Market Urbanism blog is having a guided reading and discussion of Donald Shoup's 'The High Cost of Free Parking'. Start here, then go here, and then here.
- a brief one from Mark Chase
- and a longer one from Design Observer
The US Federal Highway Administration (FHWA) has just published "Contemporary Approaches to Parking Pricing: A Primer". Hat tip via the IPI Parking Matters blog where you will find a link for the download. This primer is useful! Many insights and clear explanations of the key basics and sensible innovations. And it is very readable.
A bunch of links commenting on California's push to (mildly) reform parking minimums (AB904). Sadly, the effort is now on hold until next year. These are in reverse chronological order.
- A post mortem from LA Streetsblog
- Unexpected Opposition Dooms California Parking Reform Measure (for now)
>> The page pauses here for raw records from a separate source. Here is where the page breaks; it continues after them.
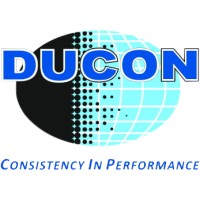 DUCON POWER SYSTEMS (I) PRIVATE LIMITED logo - Similar company to Ducon Environmental Systems
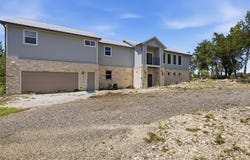 759 Riva Ridge Rd, Leander, TX 78641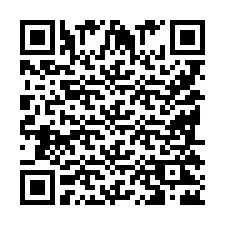 QR Code for Phone number +9518522666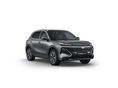 GEELY STARRAY EM-I 1.5Pro (Automata) Készletről! AJÁNDÉK METÁL SZÍN!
- Donald Shoup's critique of California APA's view on the Bill
- Michael Manville's letter to California APA
- Market Urbanism blog is perplexed that libertarians at the Reason Foundation also opposed the bill and irritated by APA California's stand
Felix Salmon disagrees (vigorously!) with critics of New York City's proposed outsourcing of its on-street parking pricing and management.
Is charging for parking “un-Australian”? | The Urbanist
"All may park. All must pay. All should read". The Washington Post on Arlington's difficult but successful decision to end free parking at parking meters for people with disabilities.
Last year, a Welsh town decided to do without parking wardens. After a year without parking enforcement, the parking chaos forced them to bring back the wardens.
A hair raising story on the perils of being a parking vigilante in Moscow (via RIA Novosti)
Meta note: Most of the links this time are from the western world, even though I am in Singapore and despite the fact that I visited both China and Indonesia recently! Note to self: make more effort to collect topical parking items from other parts of the world even if they don't come to hand as easily as western ones.